I could feel my heart just about leap out of my chest. Someone who knew about nursing home abuses had actually read my story. Then the reporter asked, “Would you be willing to testify at a hearing on nursing home abuses at the State Capitol in Salem?”
“Okay, I will.” I was so excited the reporter had called me that I agreed to testify without thinking about the implications.
I couldn’t even make a doctor’s appointment for my five-month-old son without writing out a script and practicing it over and over before getting the courage up to make the call. How could I possibly talk to a legislator in Salem?
About a week before my testimony, I started to panic. When I thought about speaking up in front of an authority figure, I could feel my heart racing and my tongue turning into a parched desert.
When a lawmaker in Salem asked me to share my experiences and observations, I couldn’t respond. I simply froze in dead silence for what seemed like an eternity.
I could hear shuffling in the background. I could feel my temples pounding and the spit in my mouth starting to dry up. Several other people, including nursing home owners, were in the room; everyone I noticed had dressed in suits or other professional attire. I kept my head down so I didn’t have to look at them.
I took a copy of the article I’d written out of my purse, unfolded it, and started reading it with as much passion as I could muster. I could see my hands trembling as I held my article. Just about the time I thought I was going to survive this grand inquisition, the legislator interrupted me. “Just tell me what you observed. Don’t read to me.”
At that point, I was through testifying. I couldn’t say anything. Who was I to think I could testify in front of an important legislator? She was somebody. I felt like a voiceless nobody.
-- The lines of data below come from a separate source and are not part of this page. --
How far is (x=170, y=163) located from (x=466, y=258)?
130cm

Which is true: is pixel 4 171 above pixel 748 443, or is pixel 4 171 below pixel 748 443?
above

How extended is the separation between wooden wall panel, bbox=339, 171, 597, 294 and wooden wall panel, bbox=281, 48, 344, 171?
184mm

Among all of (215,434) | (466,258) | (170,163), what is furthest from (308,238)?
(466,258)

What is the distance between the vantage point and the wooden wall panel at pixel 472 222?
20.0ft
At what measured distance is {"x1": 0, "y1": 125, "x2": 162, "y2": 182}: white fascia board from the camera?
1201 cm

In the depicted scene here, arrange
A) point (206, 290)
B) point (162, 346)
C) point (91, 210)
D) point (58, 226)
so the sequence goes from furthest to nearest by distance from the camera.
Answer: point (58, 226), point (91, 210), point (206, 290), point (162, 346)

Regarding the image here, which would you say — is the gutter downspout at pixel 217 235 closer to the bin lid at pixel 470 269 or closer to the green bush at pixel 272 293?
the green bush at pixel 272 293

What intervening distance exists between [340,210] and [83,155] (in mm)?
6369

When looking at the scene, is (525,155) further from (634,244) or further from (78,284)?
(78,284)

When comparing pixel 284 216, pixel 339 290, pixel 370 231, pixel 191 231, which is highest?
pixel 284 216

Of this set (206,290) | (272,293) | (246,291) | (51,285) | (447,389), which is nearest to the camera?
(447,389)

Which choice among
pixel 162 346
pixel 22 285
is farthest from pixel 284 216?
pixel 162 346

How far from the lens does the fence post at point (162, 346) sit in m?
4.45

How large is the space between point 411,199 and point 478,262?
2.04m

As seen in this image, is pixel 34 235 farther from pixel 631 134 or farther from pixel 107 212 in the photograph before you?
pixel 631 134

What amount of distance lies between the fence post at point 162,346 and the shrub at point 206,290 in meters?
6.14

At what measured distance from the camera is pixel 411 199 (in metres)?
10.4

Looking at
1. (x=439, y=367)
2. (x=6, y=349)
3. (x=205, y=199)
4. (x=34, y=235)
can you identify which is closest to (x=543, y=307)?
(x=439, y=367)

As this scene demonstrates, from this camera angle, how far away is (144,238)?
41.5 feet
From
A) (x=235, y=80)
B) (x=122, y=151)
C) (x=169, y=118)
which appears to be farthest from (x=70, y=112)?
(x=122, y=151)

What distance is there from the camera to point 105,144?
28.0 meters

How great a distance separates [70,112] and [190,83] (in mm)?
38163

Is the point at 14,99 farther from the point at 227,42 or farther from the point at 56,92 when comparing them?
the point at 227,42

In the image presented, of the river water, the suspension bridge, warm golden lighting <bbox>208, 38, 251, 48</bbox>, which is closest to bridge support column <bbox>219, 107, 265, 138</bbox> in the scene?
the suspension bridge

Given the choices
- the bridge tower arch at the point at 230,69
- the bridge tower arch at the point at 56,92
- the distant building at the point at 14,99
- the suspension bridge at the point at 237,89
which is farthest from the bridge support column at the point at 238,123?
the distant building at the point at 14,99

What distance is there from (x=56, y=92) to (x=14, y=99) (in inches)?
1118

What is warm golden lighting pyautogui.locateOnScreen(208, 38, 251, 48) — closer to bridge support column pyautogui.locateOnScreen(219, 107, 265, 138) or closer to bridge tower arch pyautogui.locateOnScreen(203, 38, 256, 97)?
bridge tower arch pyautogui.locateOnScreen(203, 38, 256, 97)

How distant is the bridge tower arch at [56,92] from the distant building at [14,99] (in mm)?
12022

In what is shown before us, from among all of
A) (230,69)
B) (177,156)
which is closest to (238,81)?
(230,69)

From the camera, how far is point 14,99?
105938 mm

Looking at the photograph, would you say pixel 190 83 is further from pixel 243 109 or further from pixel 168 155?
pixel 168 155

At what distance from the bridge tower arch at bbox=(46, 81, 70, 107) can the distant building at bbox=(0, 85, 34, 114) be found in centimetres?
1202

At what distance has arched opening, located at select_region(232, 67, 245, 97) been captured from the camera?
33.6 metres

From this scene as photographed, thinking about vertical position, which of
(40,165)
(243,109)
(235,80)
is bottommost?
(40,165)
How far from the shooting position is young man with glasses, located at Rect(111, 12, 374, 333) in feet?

The truth was that I simply didn’t know I had a valid perspective and it deserved to be heard. I later realized that it is important to speak up when we see any kind of injustice or when we see a need for a change. To do so, I had to better equip myself as a speaker.
I needed to make a change in my life. Rather than falling a part whenever I had an opportunity to advocate for something I believed, I had to choose change. I started to visualizing myself as the advocate I wanted to become. I then took concrete, measurable steps (actions) to achieve my dream.
I started my journey as a would-be speaker by joining a group called Toastmistresses. It was a group just for women who wanted to learn how to speak. Later I joined Toastmasters. At one time, Toastmasters was just for men. Later both men and women could join. Eventually I went back to school and studied communication. Years later I became a speech communication educator. Eventually I had opportunities to speak and conduct workshops all over the United States.
Even if you are scared speechless, change is possible, but you have to take the first step.